Tracy Cardin, ACNP-BC, SFHM is the Associate Director of Clinical Integration at Adfinitas Health and also serves on SHM’s Board of Directors. Prior to this, she was the Director of NP/PA Services for the University of Chicago and worked in private practice for a group of excellent pulmonologists/intensivists for over a decade. She has been a member of SHM for over ten years and has over twenty years of inpatient experience, which seems incredible as she cannot possibly be that old! Her interests include integration of NP/PA providers into hospital medicine groups and communication in difficult situations.
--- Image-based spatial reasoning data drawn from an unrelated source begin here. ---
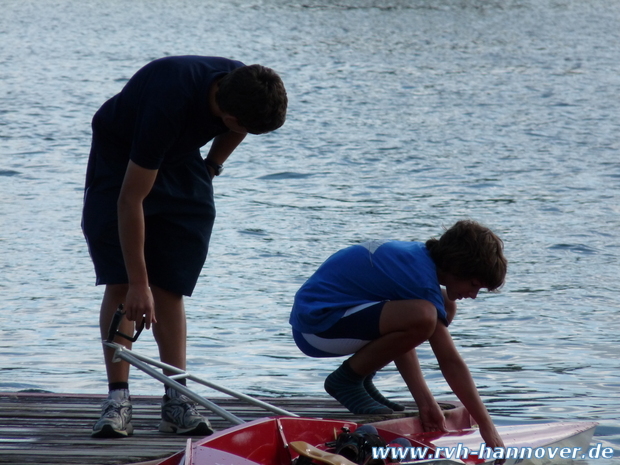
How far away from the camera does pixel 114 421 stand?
360 centimetres

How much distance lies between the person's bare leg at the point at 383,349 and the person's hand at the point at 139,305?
93 cm

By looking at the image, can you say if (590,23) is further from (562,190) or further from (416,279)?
(416,279)

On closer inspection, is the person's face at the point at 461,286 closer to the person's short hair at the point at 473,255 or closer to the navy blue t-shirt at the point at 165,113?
the person's short hair at the point at 473,255

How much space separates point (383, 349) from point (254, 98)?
1.16m

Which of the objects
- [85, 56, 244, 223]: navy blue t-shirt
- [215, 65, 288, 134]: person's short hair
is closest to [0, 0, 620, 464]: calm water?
[85, 56, 244, 223]: navy blue t-shirt

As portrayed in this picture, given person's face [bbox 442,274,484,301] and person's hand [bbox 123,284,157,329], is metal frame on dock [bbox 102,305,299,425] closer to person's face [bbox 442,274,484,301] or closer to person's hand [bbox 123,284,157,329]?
person's hand [bbox 123,284,157,329]

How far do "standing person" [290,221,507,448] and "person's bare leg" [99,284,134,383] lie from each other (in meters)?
0.75

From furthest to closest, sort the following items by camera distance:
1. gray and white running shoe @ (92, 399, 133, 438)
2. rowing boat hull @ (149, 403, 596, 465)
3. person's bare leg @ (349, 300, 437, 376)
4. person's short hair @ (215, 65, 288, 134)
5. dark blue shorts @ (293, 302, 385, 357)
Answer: dark blue shorts @ (293, 302, 385, 357), person's bare leg @ (349, 300, 437, 376), gray and white running shoe @ (92, 399, 133, 438), person's short hair @ (215, 65, 288, 134), rowing boat hull @ (149, 403, 596, 465)

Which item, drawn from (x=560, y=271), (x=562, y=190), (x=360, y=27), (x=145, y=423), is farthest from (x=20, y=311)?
(x=360, y=27)

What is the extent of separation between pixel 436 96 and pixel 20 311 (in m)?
12.8

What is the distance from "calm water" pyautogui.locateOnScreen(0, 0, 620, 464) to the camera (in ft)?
19.6

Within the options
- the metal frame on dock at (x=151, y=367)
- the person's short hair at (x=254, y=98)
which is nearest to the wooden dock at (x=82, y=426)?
the metal frame on dock at (x=151, y=367)

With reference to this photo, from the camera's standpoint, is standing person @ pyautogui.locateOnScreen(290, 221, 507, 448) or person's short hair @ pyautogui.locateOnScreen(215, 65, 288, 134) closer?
person's short hair @ pyautogui.locateOnScreen(215, 65, 288, 134)

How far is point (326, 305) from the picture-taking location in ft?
13.1
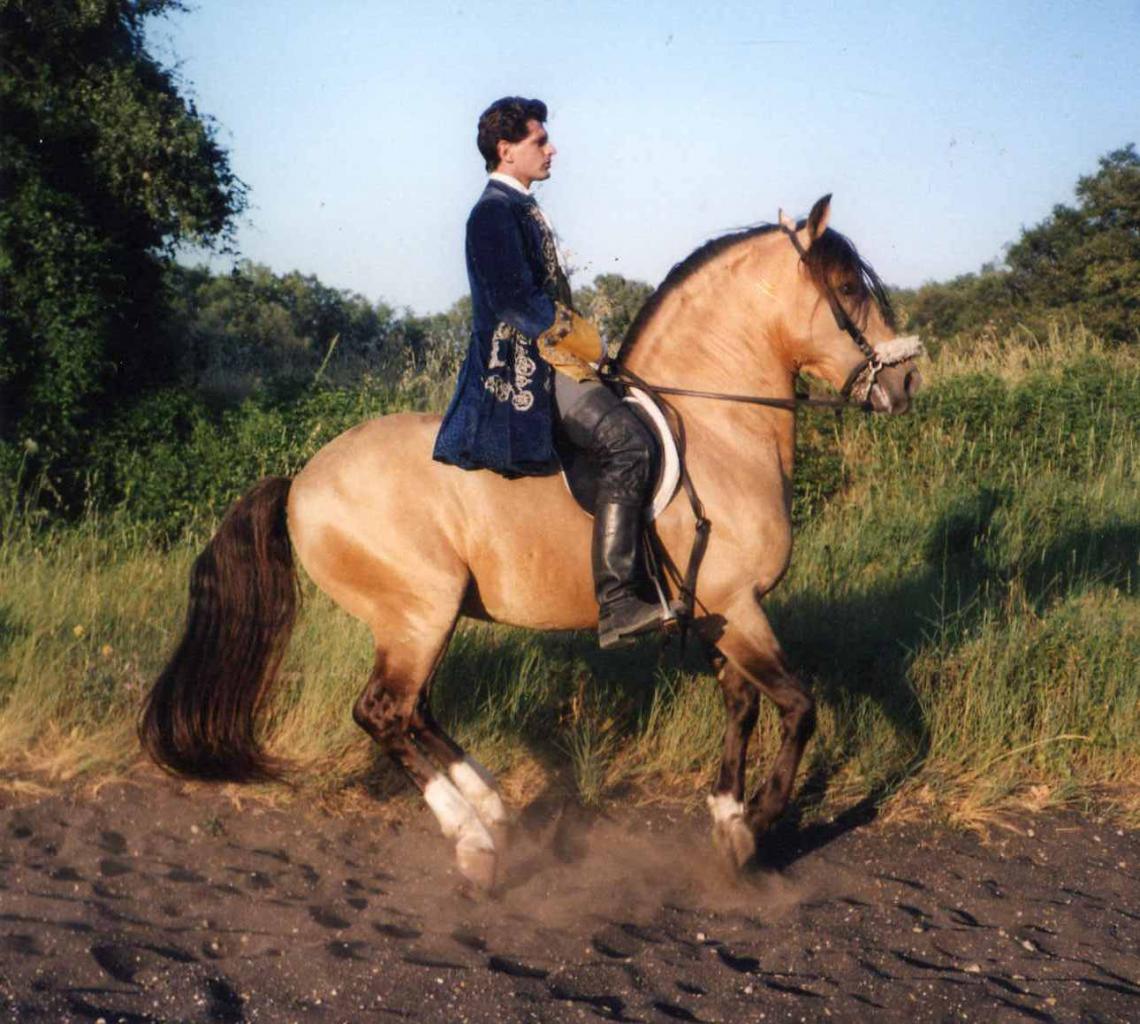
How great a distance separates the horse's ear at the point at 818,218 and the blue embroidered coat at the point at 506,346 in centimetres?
97

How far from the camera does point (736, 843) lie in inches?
195

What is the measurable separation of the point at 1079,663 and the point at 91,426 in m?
8.22

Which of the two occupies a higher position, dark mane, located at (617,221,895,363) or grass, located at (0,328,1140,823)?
dark mane, located at (617,221,895,363)

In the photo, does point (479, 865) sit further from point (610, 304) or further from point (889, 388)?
point (610, 304)

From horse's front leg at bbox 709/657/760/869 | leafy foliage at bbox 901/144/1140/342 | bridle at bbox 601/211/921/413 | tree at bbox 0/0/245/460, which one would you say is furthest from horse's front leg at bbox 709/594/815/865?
leafy foliage at bbox 901/144/1140/342

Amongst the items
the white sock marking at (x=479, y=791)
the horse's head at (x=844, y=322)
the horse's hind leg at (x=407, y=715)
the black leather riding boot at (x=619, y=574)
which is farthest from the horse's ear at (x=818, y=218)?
the white sock marking at (x=479, y=791)

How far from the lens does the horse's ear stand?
15.9ft

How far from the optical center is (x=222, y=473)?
971cm

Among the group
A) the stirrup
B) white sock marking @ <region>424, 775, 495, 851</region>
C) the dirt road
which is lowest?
the dirt road

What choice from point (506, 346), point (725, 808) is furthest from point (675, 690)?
point (506, 346)

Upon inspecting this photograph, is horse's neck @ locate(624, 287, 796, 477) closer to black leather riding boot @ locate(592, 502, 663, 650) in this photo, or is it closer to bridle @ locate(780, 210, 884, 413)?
bridle @ locate(780, 210, 884, 413)

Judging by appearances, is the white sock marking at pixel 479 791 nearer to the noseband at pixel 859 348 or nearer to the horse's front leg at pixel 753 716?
the horse's front leg at pixel 753 716

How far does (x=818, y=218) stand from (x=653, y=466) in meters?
1.14

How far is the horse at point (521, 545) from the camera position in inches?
192
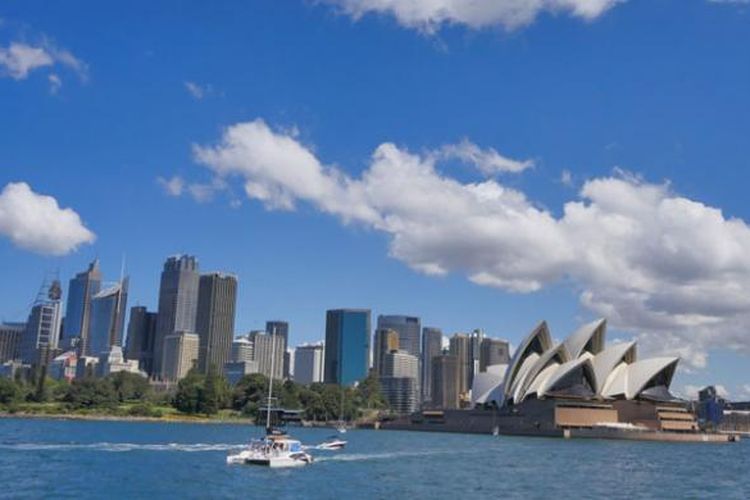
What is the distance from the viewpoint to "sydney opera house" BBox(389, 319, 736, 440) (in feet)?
394

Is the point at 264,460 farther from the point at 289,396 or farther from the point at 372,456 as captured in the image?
the point at 289,396

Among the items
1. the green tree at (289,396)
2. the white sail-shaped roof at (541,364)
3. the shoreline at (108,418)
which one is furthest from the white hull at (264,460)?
the green tree at (289,396)

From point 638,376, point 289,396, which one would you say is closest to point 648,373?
point 638,376

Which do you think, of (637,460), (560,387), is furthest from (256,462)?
(560,387)

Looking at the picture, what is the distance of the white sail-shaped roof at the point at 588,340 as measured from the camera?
12256 cm

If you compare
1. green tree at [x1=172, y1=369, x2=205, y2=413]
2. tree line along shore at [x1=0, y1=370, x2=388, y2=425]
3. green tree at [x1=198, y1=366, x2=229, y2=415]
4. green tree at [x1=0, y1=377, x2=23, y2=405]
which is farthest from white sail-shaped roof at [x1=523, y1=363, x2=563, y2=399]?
green tree at [x1=0, y1=377, x2=23, y2=405]

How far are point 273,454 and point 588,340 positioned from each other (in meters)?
78.9

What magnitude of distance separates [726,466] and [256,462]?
39.1 meters

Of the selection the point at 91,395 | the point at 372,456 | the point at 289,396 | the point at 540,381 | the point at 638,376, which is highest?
the point at 638,376

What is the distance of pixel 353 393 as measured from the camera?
630 ft

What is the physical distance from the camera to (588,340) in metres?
123

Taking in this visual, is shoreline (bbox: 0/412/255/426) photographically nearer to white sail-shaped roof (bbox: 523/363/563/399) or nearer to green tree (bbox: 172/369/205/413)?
green tree (bbox: 172/369/205/413)

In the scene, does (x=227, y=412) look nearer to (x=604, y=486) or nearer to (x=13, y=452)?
(x=13, y=452)

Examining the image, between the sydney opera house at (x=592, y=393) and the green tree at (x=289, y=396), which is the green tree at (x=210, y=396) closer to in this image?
the green tree at (x=289, y=396)
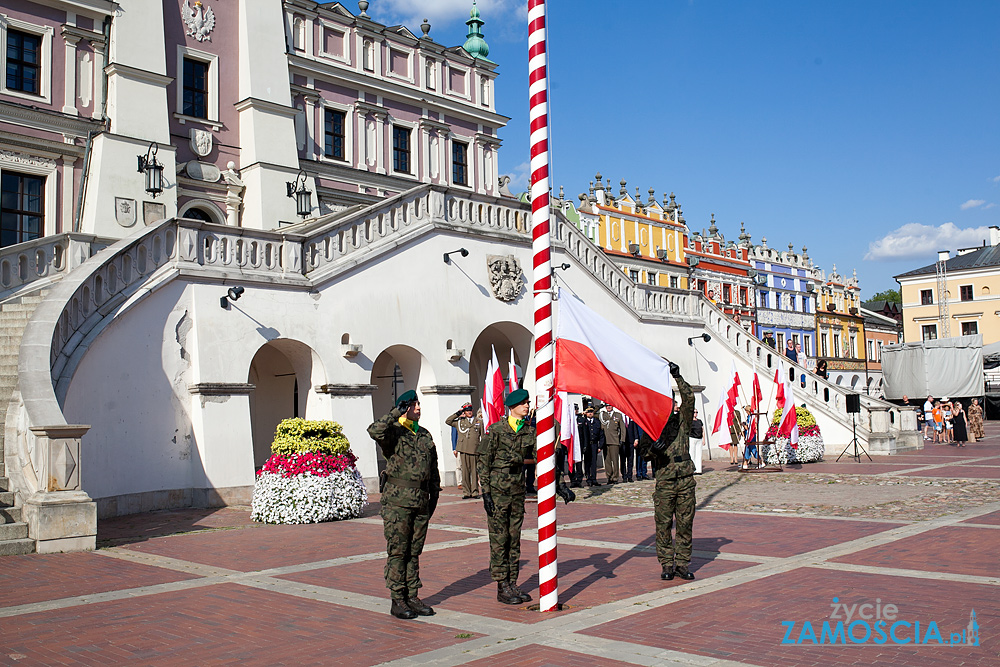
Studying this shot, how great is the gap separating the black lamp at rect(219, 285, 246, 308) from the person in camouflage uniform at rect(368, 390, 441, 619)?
31.2 feet

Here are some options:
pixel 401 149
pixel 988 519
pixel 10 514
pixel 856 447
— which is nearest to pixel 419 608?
pixel 10 514

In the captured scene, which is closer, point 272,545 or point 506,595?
point 506,595

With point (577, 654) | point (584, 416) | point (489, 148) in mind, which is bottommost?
point (577, 654)

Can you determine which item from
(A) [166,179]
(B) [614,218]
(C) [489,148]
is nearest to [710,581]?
(A) [166,179]

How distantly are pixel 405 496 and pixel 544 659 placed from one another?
2162mm

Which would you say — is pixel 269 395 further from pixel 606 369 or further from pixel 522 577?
pixel 606 369

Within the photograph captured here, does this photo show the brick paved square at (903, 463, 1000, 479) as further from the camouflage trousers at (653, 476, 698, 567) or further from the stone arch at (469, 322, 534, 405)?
the camouflage trousers at (653, 476, 698, 567)

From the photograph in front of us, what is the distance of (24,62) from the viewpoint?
22703 millimetres

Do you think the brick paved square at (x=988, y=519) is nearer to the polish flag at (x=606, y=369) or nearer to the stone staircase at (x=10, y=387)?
the polish flag at (x=606, y=369)

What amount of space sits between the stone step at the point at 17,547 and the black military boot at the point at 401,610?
19.4 feet

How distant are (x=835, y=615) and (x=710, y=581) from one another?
1.72m

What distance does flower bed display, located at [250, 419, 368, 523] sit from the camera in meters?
14.3

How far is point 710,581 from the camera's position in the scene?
29.5 ft

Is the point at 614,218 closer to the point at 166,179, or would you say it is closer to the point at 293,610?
A: the point at 166,179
In her free time, she likes to run and lift, read and write and hang out on the front porch of her semi-restored Victorian house with her dear family and friends while drinking a fine glass of red wine and listening to whatever music suits her whimsy.

1 Comment

  1. Brian Wolfe on December 16, 2013 at 2:30 am

    Tracy, I really enjoyed your blog and have forwarded it onto my NP and PA faculty colleagues. It is interesting that we struggle so much with this issue in hospital medicine given that physician hospitalists have often had similar issues with wanting to be perceived as colleagues to cardiologists, intensivists and other subspecialty practitioners. You would think that this would generate a better understanding, but it often does not.
    One item that will potentially forward this cause if we better define the system and roles that NPs and PAs play in hospital medicine. While standardization across clinical sites is not possible, as each unique care environment poses different needs to its NP, PA and MD providers, it would be helpful if we better clarified the competencies that NPs and PAs should possess to hold certain roles. Just as it should not longer be acceptable for a physician hospitalists to be cost-unaware or not understand core measures or the coming value based purchasing changes, we should elevate what the role of NP and PA hospitalists mean. For example an NP or PA that is simply wiring orders, discharging and carrying out other “physician-extender” roles is very different than my colleagues that independently (with physician back up) manage a busy inpatient team as the primary hospitalist provider. While there are certainly fantastic folks helping their clinical operations function efficiently by filling these extender roles, a hospitalist NP or PA (from my perspective) should be defined by his or her ability to care for complex hospitalized patients with significant autonomy and authority. By defining this role more clearly and consistently, I think physician hospitalists would more easily understand and respect their NP and PA hospitalist colleagues.